改札のそば、駅の天井の隙間に去年と変わらぬ場所で巣作りを始めたツバメたち。その光景を見つめる駅員さんの目は優しく、まるで再会した友に向けるようなまなざしだ。

「今年も来たね」

独り言のように呟く姿は駅の日常に溶け込んでいる。

***

いつの頃からか、この駅にはツバメがやってくるのが当たり前になった。

朝の慌ただしさの中でも、ふと目を向ければ親鳥が雛に餌を運ぶ姿がある。

通勤客の誰かが立ち止まり巣の下を見上げる。急ぎながらも振り返りながら見る人、カメラを向ける人、まるで気にも留めずに通り過ぎる人。ツバメの存在は、都会の片隅で繰り返される変わらぬ季節の記憶になっていた。

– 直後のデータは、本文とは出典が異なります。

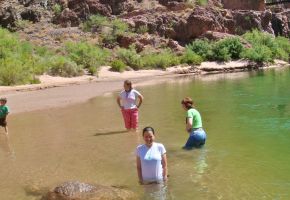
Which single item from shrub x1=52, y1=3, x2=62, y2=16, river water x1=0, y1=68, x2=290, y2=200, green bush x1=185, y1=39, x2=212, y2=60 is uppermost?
shrub x1=52, y1=3, x2=62, y2=16

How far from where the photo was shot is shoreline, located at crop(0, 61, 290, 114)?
23594 mm

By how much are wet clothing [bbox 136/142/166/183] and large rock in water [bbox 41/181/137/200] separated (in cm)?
46

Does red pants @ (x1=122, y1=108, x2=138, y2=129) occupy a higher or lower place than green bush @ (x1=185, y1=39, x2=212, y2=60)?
lower

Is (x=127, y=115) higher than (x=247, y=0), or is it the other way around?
(x=247, y=0)

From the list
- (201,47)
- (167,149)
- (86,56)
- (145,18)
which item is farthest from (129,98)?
(145,18)

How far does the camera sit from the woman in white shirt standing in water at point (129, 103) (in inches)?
552

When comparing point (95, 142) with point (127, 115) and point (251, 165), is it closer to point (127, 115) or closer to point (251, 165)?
point (127, 115)

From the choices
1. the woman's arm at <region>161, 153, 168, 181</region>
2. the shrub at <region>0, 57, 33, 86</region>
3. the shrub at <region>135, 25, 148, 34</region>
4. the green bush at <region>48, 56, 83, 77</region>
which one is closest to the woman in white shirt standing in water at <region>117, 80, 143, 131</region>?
the woman's arm at <region>161, 153, 168, 181</region>

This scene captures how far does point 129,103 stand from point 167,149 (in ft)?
8.89

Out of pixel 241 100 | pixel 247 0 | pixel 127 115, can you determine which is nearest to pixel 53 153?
pixel 127 115

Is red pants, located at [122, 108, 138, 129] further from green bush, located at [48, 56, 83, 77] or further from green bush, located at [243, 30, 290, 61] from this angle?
green bush, located at [243, 30, 290, 61]

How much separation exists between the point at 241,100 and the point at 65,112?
814cm

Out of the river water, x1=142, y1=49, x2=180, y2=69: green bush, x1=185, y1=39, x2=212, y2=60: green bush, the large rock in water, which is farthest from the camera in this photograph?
x1=185, y1=39, x2=212, y2=60: green bush

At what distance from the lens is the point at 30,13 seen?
6206 cm
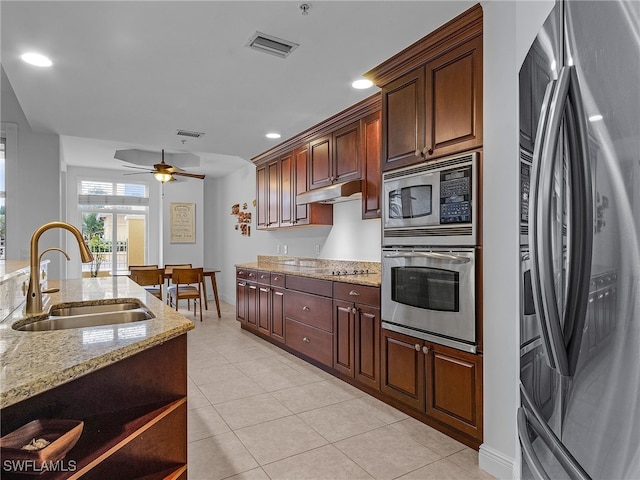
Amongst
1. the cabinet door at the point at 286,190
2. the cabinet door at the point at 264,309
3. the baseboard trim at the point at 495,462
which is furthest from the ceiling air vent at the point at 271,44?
the cabinet door at the point at 264,309

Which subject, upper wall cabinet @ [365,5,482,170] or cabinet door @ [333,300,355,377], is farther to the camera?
cabinet door @ [333,300,355,377]

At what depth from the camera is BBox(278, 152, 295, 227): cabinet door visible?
4824 mm

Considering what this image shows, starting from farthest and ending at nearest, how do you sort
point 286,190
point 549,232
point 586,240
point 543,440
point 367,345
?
point 286,190 < point 367,345 < point 543,440 < point 549,232 < point 586,240

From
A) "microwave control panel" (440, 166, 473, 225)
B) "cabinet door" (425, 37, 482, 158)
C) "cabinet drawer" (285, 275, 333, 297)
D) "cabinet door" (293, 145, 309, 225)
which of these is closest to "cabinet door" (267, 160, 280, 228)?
"cabinet door" (293, 145, 309, 225)

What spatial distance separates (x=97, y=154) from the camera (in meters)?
6.36

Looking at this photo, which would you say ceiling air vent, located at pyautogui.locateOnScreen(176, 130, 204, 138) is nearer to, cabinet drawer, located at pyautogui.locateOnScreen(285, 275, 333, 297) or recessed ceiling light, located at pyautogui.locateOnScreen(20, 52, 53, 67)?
recessed ceiling light, located at pyautogui.locateOnScreen(20, 52, 53, 67)

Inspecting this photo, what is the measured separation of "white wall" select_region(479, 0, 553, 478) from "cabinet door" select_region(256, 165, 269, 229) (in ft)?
12.3

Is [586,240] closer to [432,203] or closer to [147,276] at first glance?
[432,203]

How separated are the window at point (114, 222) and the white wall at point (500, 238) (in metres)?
7.25

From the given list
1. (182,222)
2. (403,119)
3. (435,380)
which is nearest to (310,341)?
(435,380)

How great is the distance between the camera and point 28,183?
Answer: 181 inches

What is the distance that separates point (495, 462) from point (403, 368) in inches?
31.0

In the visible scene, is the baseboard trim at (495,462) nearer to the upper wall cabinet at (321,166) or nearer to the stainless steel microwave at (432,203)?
the stainless steel microwave at (432,203)

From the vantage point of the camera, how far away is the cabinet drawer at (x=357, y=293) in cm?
302
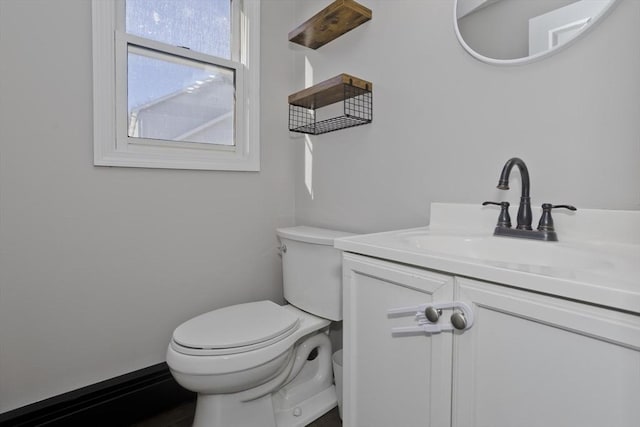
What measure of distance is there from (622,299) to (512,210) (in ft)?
1.76

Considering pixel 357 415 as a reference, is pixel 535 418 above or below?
above

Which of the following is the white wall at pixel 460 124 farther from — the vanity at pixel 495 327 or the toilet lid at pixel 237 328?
the toilet lid at pixel 237 328

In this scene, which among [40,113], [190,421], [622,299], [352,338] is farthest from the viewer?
[190,421]

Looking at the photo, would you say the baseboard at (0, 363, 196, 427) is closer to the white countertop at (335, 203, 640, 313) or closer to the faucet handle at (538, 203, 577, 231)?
the white countertop at (335, 203, 640, 313)

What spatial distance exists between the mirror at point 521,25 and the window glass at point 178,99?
110 centimetres

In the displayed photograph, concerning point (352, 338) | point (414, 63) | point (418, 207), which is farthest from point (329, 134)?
point (352, 338)

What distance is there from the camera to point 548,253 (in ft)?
2.52

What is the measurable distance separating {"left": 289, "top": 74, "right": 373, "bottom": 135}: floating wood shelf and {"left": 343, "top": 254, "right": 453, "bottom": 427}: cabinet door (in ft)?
2.53

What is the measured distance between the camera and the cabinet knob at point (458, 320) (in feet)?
1.91

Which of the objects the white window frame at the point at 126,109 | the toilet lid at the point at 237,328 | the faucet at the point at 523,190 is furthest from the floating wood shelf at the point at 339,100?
the toilet lid at the point at 237,328

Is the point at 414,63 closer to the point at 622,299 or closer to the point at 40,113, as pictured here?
the point at 622,299

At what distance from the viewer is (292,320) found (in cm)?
122

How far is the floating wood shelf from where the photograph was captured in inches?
51.2

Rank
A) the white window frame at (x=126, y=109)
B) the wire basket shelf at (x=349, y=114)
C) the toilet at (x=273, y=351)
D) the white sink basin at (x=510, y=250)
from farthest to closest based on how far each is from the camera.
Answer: the wire basket shelf at (x=349, y=114) → the white window frame at (x=126, y=109) → the toilet at (x=273, y=351) → the white sink basin at (x=510, y=250)
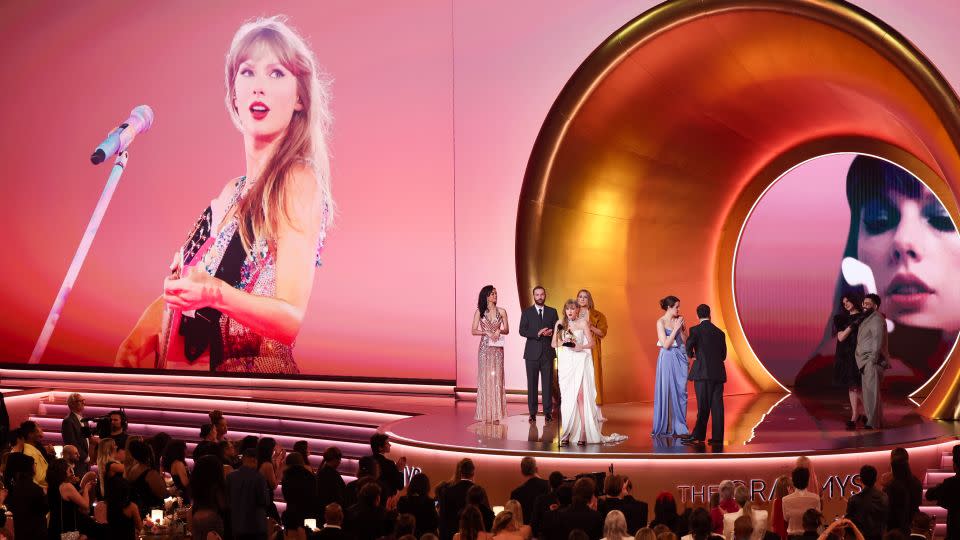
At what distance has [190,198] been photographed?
50.4ft

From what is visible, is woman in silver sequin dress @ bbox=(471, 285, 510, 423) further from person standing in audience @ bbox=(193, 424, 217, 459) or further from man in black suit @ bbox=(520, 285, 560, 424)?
person standing in audience @ bbox=(193, 424, 217, 459)

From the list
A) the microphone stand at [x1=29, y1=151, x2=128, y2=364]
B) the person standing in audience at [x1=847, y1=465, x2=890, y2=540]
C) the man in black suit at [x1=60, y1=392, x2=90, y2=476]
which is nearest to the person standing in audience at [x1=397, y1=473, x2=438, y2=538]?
the person standing in audience at [x1=847, y1=465, x2=890, y2=540]

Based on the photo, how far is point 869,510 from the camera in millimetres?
6277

親鳥が卵を温めだすと、駅員さんがツバメの巣の下に落下防止の受け皿を取り付ける。

改札階段下でツバメの巣の下にそっと手を伸ばし、駅員さんが慎重に受け皿を取り付けていく。階段上りはじめの足場の悪いところに脚立を立て数人での作業。

大変そうだとみていたが、その手つきは慣れたもので、「今年もこの作業をする時期か」と心の中で思いながら、ひとつひとつ確かめるように固定している。受け皿が設置されることで、巣から落ちるヒナを優しく受け止めることができる。

通勤客の流れの合間に、この作業を気に留める人もいる。少し離れたところから「ツバメのためなんだね」と微笑みながら見守る親子、毎朝ここを通る会社員も「去年もやってたね」と。

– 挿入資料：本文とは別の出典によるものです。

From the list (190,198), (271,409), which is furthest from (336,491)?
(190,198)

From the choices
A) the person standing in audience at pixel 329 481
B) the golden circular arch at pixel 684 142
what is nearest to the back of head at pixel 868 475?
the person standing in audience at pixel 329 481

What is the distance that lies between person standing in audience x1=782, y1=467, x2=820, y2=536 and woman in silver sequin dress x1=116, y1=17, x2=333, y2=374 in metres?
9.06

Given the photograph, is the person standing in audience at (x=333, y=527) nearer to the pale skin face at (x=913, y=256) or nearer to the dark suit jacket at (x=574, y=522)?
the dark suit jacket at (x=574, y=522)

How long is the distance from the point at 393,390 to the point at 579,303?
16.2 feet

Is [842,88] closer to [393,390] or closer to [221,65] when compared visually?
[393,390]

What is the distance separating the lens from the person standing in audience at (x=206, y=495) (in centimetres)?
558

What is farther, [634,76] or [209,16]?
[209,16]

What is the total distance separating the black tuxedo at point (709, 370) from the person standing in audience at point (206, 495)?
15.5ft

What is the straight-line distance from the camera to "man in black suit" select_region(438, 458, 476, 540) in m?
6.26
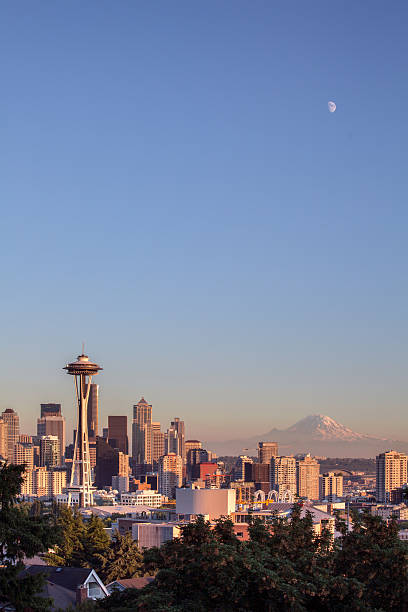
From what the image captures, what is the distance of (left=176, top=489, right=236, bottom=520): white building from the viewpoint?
15575 centimetres

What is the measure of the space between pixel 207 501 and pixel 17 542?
132 metres

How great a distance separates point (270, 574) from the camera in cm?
3141

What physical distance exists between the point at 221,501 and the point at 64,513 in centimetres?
6095

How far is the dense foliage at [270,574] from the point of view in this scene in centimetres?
3142

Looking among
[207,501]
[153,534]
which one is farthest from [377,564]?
[207,501]

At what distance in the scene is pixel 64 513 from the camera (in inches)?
3875

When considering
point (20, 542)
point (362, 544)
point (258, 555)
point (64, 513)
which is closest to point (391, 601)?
point (362, 544)

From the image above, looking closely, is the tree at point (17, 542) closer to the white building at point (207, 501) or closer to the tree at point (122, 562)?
the tree at point (122, 562)

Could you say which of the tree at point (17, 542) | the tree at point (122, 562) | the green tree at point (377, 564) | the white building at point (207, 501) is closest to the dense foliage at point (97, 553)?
the tree at point (122, 562)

直接助けているわけではないけれど、駅を使う人々はこの風景を見守り続ける。

ツバメたちはそんなことを知ってか知らずか、今年も同じ場所に帰ってきて、せっせと雛たちに餌を運ぶ。

ツバメの巣をめぐるこの駅の風景はただの偶然ではない。そこには人々のやさしさ、そしてそれを大切に見守る人々の思いが詰まっている。

来年も再来年も、ずーっとこのやさしさが続きますように…と。